The Authentication-Results header contains information on what authentication methods have been applied to a message. It will often include information on the following protocols, all of which are intended to detected forged sender addresses (also known as “email spoofing”):

  • DKIM (DomainKeys Identified Mail)
  • SPF (Sender Policy Framework) and
  • DMARC (Domain-based Message Authentication, Reporting and Conformance).
Authentication-Results: atlas103.free.mail.gq1.yahoo.com;
 dkim=pass header.i=@gmail-com.20210112.gappssmtp.com header.s=20210112;
 spf=none smtp.mailfrom=gmail.com;
 dmarc=unknown header.from=gmail.com;

In the example above the results for each of these methods are listed. Valid results for each method are:

  • DKIM — pass, fail or none
  • SPF — pass, fail, softfail, neutral, none, temperror or permerror
  • DMARC — pass, fail, bestguesspass, none or unknown.

DKIM-Signature

DKIM (DomainKeys Identified Mail) is an authentication protocol. A DKIM Signature verifies the DNS domain of the email sender. The DNS entry for a mail server is associated with a public key, that is published and freely available. The DKIM Signature is a signed with the corresponding private key. Using the public key it’s then possible to establish the validity of the sender’s email address.

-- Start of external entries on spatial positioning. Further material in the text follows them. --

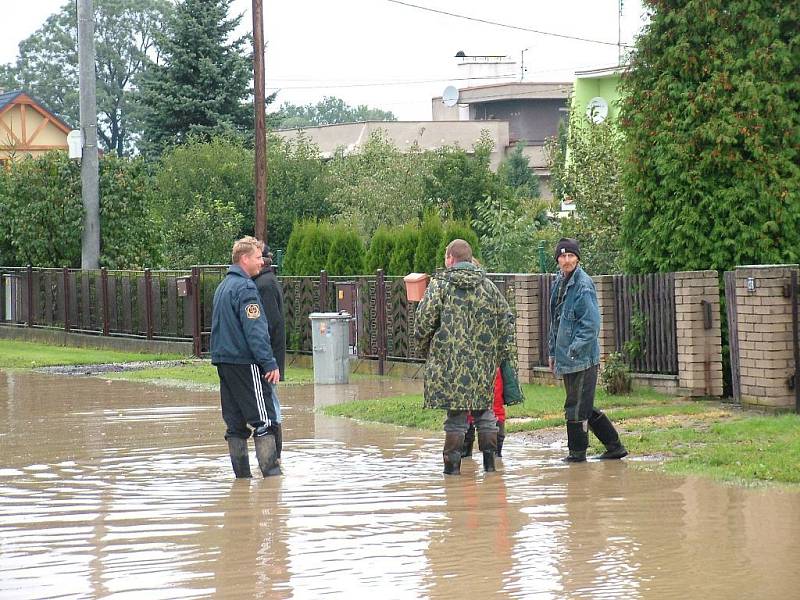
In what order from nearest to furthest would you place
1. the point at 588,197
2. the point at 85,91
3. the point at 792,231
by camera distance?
the point at 792,231 → the point at 588,197 → the point at 85,91

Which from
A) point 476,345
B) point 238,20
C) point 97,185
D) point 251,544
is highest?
point 238,20

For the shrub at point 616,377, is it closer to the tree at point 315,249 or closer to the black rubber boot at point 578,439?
the black rubber boot at point 578,439

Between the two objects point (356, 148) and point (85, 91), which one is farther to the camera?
point (356, 148)

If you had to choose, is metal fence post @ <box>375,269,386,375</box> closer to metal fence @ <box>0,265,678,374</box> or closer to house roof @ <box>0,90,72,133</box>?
metal fence @ <box>0,265,678,374</box>

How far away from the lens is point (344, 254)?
91.8ft

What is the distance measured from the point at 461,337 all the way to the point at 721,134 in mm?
6150

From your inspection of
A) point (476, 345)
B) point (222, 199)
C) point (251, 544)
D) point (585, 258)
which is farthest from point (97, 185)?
point (251, 544)

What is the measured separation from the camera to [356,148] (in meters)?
57.4

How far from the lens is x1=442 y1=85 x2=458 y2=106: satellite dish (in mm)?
73000

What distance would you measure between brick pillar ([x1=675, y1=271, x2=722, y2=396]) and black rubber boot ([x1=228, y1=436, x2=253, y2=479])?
242 inches

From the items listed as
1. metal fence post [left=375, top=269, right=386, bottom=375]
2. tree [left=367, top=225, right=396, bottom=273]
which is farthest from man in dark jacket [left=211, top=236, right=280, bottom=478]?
tree [left=367, top=225, right=396, bottom=273]

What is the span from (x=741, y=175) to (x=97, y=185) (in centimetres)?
2033

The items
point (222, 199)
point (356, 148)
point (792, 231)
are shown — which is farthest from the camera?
point (356, 148)

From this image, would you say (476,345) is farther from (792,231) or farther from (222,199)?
(222,199)
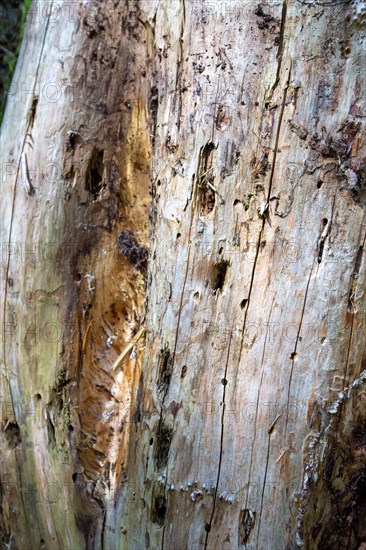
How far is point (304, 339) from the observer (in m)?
1.93

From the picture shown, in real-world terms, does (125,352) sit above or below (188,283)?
below

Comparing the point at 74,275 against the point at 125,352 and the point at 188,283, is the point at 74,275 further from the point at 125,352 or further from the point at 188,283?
the point at 188,283

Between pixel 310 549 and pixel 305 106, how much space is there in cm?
155

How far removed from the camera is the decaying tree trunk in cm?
193

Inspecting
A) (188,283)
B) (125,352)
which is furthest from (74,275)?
(188,283)

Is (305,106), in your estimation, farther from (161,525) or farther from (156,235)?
(161,525)

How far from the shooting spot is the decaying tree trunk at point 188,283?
1.93 m

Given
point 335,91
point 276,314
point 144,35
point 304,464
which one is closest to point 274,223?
point 276,314

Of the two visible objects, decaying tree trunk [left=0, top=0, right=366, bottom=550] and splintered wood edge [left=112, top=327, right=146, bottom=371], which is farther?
splintered wood edge [left=112, top=327, right=146, bottom=371]

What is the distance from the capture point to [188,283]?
2.06 m

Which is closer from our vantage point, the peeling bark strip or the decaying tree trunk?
the decaying tree trunk

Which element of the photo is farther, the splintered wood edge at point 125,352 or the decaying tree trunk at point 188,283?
the splintered wood edge at point 125,352

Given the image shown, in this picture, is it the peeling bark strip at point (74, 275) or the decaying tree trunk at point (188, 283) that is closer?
the decaying tree trunk at point (188, 283)

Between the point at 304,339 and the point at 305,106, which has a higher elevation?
the point at 305,106
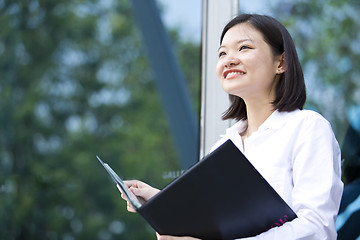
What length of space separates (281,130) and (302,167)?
5.9 inches

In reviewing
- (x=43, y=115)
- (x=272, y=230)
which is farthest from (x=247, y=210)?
(x=43, y=115)

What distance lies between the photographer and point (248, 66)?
1.22 metres

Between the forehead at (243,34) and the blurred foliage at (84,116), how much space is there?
557cm

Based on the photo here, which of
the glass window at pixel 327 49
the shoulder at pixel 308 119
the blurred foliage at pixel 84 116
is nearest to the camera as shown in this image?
the shoulder at pixel 308 119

DKIM-Signature: v=1; a=rsa-sha256; c=relaxed/relaxed;
        d=gmail-com.20210112.gappssmtp.com; s=20210112;
        h=message-id:date:mime-version:to:from:subject:content-disposition
         :content-transfer-encoding:content-md5;
        bh=krdyOAo/jiepPlfm3uymwB2gf1qtzni7L7sg3hCmaSU=;
        b=8J0ymoL07NMNgk/0NXGCujWtAZ62KdnEk3HwxZpQS99M4PD4/MKKYhjrJxzt5QJGUq
         erS+1nXOeHZD5k7IVlUo7rDJZbDQdt4FFh1wOEaWc8CUPqBu3hJDSgDdWmQRVlsntnnc
         CB6tqF/VC3C4jdoBXX39npp+FFJSBNWcVsZLHdqj1dxhHWbIed3Q98Lfkh+rrb7xHBy4
         cKzdloNNisVPRKQXnNENWRxAF+22fS6DuvfsFyZLctlvgRg8WXGDQACt6WR4prfuV1R3
         thP7NoM7DIIYn3PnepZ3zAbN8P5GG+VOqv64L3sJNUkxrEcNczLdqDDwnyhfUtPKB0wP
         hrig==

The DKIM Signature field is comprised of a number of elements:

  • v — the DKIM version
  • a — the signing algorithm
  • c — algorithm used to canonicalise the header and body (optional)
  • d — Signing Domain Identifier (SDID) is the domain used to sign the email
  • s — a selector
  • h — list of header fields that were signed
  • bh — a hash of the message body
  • b — signature of the header fields and body.

The custom X-Google-DKIM-Signature field is another DKIM signature added by Gmail.

Conclusion

There’s obviously a lot of complexity lurking in those email headers. I’ve really learned a lot while researching this post and I hope that this information will be useful to you too.